## Texte

La grande voie romaine de Saintes à Poitiers entrait par Aulnay dans l’ancien pays des Pictons; de là elle se dirigeait vers Brioux, aujourd’hui chef-lieu de canton dans l’arrondissement de Melle. Brioux était un lieu de repos, et plus d’une fois les légions romaines y laissèrent des malades et des morts. Avant la révolution, l’archéologue pouvait visiter avec intérêt la cour de l’ancien prieuré, où on lisait sur une large pierre:

QUINTUS-JULIUS

Q. F. TER CETRUS

DOMO ARE MILES

LEG. XVIII. VOL.

H. S. E.

De temps en temps on découvre à Brioux des objets qui rappellent le passage du peuple-roi; tantôt c’est un tombeau cloisonné en briques romaines et à plusieurs compartimens, qui renferme des cadavres tous séparés les uns des autres; tantôt ce sont des épées, des médailles, des vases et des boucles, qui prouvent qu’on rendait aux morts de grands honneurs, et qu’on leur laissait leurs vêtemens et leurs armes. Ces formidables épées, jadis si brillantes aux rayons du soleil, sont maintenant sombres et ternes: rongées par le temps et la rouille de tant de siècles, elles se brisent dans la main de celui qui les touche. Ce qui doit surtout exciter vivement les regrets, c’est la perte d’une magnifique armure: ses curieuses ciselures, la rendaient digne d’attention; mais, au bout de quelques jours, sa forme élégante, ses précieux dessins brisés et vendus, ont disparu dans le creuset d’un avide fondeur. Au temps des Romains, Brioux portait le nom de Mansion ou Station; c’était une importante localité où passèrent bien longtemps beaucoup d’hommes et de chevaux; longtemps elle servit d’asile aux soldats qui parcouraient l’empire; c’est là qu’ils s’arrêtaient, c’est là qu’ils se reposaient; les courriers y trouvaient aussi non seulement le repos de quelques heures, mais encore des relais, pour continuer leur route. Les mansions étaient toujours placées dans des lieux assez considérables: aussi, dans le pays que l’on nomme à présent département des Deux-Sèvres, nous en trouvons seulement trois: Brioux, Rom et une autre sous le nom de Ségora; mais aujourd’hui l’on ignore où elle était placée.

## Données présentées
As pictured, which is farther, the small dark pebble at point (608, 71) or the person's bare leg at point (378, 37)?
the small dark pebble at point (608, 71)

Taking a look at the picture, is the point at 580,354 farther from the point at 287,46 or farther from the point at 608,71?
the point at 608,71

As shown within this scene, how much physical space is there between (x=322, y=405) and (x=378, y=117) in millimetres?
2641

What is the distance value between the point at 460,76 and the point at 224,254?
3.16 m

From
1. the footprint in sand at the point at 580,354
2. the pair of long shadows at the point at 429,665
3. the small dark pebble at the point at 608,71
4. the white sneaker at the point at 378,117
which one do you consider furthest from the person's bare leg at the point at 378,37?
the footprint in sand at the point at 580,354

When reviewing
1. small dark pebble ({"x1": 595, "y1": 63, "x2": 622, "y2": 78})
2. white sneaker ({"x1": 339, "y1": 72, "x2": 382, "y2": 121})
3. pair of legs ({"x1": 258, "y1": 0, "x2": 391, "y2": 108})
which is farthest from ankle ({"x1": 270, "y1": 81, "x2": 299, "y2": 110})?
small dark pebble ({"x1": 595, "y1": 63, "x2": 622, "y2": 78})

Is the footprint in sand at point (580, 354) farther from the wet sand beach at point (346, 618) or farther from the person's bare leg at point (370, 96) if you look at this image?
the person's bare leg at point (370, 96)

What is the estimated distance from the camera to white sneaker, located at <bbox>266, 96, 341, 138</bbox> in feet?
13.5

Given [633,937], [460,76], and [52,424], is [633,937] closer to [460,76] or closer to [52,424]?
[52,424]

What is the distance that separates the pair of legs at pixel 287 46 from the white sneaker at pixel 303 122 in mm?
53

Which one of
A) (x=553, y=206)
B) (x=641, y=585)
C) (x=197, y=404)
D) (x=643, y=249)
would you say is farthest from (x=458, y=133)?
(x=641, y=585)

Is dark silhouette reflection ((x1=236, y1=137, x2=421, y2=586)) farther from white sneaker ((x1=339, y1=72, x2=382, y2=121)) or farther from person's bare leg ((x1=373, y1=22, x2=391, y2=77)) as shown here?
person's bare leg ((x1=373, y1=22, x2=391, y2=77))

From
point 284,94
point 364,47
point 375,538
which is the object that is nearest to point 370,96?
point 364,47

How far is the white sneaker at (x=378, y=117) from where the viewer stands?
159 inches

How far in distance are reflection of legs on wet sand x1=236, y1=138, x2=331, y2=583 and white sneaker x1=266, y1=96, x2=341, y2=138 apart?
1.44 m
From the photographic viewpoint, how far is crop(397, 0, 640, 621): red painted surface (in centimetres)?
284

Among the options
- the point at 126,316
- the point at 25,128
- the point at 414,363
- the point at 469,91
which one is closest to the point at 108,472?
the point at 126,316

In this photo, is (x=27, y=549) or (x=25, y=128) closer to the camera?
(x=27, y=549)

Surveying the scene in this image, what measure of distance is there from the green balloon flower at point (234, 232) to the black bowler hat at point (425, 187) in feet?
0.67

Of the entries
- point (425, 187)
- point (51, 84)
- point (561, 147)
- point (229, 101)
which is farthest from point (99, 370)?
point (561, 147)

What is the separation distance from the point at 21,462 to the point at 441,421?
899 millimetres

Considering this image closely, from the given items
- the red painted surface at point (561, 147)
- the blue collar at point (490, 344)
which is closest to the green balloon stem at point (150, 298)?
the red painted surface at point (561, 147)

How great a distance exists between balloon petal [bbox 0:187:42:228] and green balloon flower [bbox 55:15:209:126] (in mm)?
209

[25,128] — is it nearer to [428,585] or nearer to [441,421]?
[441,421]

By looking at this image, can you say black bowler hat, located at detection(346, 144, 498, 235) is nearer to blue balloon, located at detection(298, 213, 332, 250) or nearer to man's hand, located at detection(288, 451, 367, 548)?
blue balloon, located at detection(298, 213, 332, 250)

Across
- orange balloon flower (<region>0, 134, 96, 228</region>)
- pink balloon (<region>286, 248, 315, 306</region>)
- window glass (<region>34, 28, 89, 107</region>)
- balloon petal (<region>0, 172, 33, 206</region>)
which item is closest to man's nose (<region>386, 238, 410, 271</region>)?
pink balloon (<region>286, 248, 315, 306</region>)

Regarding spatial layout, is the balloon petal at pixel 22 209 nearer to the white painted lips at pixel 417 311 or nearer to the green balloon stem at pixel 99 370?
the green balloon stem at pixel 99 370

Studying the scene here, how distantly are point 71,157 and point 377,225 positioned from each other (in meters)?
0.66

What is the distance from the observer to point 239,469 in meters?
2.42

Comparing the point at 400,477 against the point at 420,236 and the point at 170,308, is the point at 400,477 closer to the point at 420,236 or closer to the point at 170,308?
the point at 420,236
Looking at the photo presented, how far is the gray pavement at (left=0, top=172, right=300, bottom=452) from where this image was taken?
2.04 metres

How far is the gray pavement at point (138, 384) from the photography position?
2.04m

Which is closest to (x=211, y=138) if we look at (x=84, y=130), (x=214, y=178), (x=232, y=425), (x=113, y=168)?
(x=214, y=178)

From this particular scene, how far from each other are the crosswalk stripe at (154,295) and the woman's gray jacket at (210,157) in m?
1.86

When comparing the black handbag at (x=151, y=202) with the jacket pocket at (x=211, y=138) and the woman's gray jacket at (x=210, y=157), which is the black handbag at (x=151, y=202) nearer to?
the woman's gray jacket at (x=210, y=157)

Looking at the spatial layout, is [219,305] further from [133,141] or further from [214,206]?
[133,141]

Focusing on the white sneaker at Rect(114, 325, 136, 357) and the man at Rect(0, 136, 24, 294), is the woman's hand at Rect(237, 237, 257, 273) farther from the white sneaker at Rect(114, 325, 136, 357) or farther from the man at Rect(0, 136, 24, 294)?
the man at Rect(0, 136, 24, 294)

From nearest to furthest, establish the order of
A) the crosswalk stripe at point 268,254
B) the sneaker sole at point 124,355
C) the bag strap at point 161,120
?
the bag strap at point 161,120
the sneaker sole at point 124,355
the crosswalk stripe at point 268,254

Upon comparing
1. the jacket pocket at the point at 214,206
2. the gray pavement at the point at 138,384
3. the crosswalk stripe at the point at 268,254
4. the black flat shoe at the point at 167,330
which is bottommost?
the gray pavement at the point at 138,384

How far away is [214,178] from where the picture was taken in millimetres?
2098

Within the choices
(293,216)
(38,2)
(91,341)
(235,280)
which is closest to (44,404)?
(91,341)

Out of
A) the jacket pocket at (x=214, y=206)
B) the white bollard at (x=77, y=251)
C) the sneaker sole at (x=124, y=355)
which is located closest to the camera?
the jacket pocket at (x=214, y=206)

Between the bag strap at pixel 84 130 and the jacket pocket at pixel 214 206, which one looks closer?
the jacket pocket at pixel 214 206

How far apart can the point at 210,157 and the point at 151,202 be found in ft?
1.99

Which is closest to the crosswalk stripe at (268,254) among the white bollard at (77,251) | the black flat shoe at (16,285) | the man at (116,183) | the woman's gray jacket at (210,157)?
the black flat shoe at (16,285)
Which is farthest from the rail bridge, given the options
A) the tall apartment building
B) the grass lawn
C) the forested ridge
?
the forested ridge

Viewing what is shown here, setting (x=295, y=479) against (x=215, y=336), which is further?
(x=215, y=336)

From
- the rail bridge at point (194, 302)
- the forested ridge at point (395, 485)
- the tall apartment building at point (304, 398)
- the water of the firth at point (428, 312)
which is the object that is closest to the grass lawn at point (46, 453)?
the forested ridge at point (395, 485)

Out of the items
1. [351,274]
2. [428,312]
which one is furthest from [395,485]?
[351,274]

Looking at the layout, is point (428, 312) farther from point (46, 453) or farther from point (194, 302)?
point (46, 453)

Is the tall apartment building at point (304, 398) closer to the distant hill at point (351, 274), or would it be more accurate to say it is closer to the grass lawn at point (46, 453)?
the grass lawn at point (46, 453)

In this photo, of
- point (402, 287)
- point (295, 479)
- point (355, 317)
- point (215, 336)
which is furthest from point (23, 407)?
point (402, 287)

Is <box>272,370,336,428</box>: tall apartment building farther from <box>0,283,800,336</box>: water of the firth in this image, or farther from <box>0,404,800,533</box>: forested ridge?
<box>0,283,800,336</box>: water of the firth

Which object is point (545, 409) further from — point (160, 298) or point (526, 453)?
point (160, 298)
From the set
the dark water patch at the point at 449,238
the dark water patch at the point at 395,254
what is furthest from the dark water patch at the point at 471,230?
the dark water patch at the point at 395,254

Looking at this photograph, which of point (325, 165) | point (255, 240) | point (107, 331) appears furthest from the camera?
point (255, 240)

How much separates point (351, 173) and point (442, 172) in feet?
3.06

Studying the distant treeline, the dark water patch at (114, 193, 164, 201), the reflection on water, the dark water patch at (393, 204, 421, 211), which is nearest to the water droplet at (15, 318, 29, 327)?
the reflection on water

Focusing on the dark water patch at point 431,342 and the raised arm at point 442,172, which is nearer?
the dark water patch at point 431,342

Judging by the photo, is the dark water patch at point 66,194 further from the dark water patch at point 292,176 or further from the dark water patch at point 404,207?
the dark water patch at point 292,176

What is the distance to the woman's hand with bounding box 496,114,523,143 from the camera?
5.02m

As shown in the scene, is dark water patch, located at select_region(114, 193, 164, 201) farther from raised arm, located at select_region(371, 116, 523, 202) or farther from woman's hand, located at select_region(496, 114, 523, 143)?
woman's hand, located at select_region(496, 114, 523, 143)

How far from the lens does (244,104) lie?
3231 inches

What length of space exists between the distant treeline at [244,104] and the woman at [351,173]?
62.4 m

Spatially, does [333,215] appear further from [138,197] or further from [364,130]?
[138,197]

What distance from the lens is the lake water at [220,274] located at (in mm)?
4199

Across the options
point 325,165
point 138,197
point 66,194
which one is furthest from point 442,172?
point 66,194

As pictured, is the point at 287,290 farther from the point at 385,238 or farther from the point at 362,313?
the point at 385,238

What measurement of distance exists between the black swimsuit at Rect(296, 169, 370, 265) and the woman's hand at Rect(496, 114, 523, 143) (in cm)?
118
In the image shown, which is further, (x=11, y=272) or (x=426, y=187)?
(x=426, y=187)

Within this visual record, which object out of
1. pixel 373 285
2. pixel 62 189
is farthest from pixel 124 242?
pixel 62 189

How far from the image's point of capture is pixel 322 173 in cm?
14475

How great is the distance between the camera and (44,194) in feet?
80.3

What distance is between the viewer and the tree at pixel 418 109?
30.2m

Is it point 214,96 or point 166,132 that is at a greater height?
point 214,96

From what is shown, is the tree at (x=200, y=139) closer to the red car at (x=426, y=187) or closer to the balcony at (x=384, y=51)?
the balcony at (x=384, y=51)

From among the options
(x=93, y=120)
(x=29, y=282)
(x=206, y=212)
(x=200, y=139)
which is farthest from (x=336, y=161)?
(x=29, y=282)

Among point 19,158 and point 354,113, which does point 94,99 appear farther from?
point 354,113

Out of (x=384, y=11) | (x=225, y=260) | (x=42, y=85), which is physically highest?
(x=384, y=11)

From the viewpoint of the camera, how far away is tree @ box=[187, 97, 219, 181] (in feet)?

## Travail demandé
(1) Selon le texte sur Brioux, quelles sont les trois mansions situées dans l'actuel département des Deux-Sèvres ?
(2) Recopiez le passage du texte sur Brioux qui commence aux mots « La grande voie » et s'arrête après les mots « LEG. XVIII. VOL. ».

## Corrigé
(1) Brioux, Rom et Ségora.

(2)
La grande voie romaine de Saintes à Poitiers entrait par Aulnay dans l’ancien pays des Pictons; de là elle se dirigeait vers Brioux, aujourd’hui chef-lieu de canton dans l’arrondissement de Melle. Brioux était un lieu de repos, et plus d’une fois les légions romaines y laissèrent des malades et des morts. Avant la révolution, l’archéologue pouvait visiter avec intérêt la cour de l’ancien prieuré, où on lisait sur une large pierre:

QUINTUS-JULIUS

Q. F. TER CETRUS

DOMO ARE MILES

LEG. XVIII. VOL.